Fazer, de forma consciente, o uso do álcool ao mesmo tempo que um psicofármaco é mais comum do que se imagina. O que muitos podem não saber são os riscos envolvidos na prática.
Essa mistura pode causar diferentes reações no corpo, a depender da classe do medicamento. O álcool é uma droga lícita que atua como depressora do sistema nervoso central. Na prática, isso significa que o seu sistema nervoso fica mais lento e relaxado. Os medicamentos psiquiátricos, assim como o álcool, também atuam no cérebro. Então o que acontece se misturarmos os dois?
“Sempre vai ter algum tipo de interação”, diz Renata Azevedo, psiquiatra e professora do departamento de psiquiatria da Faculdade de Ciências Médicas da Unicamp (Universidade Estadual de Campinas). “Por classe de psicofármacos, a gente vai ter subtipos de interação.”
A médica diz que o mais comum são pessoas que misturam o álcool com benzodiazepínicos —os calmantes.
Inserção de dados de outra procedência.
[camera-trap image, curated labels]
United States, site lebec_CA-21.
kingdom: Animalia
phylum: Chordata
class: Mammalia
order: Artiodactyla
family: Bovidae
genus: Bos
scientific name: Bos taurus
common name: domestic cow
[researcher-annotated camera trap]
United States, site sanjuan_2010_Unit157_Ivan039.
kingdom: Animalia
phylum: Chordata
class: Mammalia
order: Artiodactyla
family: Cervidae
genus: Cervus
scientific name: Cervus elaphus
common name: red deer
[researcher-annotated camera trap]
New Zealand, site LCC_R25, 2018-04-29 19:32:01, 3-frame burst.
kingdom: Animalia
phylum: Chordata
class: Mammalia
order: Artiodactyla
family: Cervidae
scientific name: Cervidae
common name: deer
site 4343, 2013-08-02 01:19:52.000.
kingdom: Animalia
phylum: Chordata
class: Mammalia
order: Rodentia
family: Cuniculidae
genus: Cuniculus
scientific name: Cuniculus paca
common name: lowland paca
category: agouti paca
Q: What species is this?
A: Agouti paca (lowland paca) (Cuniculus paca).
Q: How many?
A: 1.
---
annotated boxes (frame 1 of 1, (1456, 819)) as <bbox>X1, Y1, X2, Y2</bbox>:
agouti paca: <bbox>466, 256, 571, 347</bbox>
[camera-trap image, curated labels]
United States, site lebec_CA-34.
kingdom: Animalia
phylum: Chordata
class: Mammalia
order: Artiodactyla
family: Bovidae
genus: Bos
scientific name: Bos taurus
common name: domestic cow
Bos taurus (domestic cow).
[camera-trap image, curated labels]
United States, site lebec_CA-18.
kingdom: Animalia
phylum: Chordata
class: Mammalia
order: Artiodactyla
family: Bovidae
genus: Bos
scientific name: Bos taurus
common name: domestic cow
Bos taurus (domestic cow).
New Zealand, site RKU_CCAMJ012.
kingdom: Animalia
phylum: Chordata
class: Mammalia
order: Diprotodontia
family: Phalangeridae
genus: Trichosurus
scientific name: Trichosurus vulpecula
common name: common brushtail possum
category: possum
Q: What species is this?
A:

Isso porque ambas as drogas têm efeitos similares, ou seja, são depressoras do sistema nervoso central. Essa junção faz com que o efeito da bebida seja potencializado.
“Normalmente o objetivo é buscar algum grau de sedação”, afirma Joana Marczyk, psiquiatra do Programa da Mulher Dependente Química do IPq (Instituto de Psiquiatria) do Hospital das Clínicas da Faculdade de Medicina da USP (Universidade de São Paulo).
Se alguém já faz o uso do medicamento psiquiátrico prescrito por um médico, é provável que já esteja em sofrimento psíquico. Muitas vezes, esse recurso é usado para garantir a indução ao sono ou até mesmo evitar algum pensamento repetitivo e indesejado, com o intuito de anestesiar as emoções.
Por outro lado, às vezes a pessoa já faz o uso recorrente da medicação e consome bebidas alcoólicas sem a intenção consciente de potencializar seu efeito. “Tem jovens que usam ansiolíticos e que não costumam beber durante a semana, mas vão em festas no final de semana e bebem muito”, diz André Malbergier, gerente médico do Serviço de Álcool e Drogas do Instituto Perdizes (IPer) da USP.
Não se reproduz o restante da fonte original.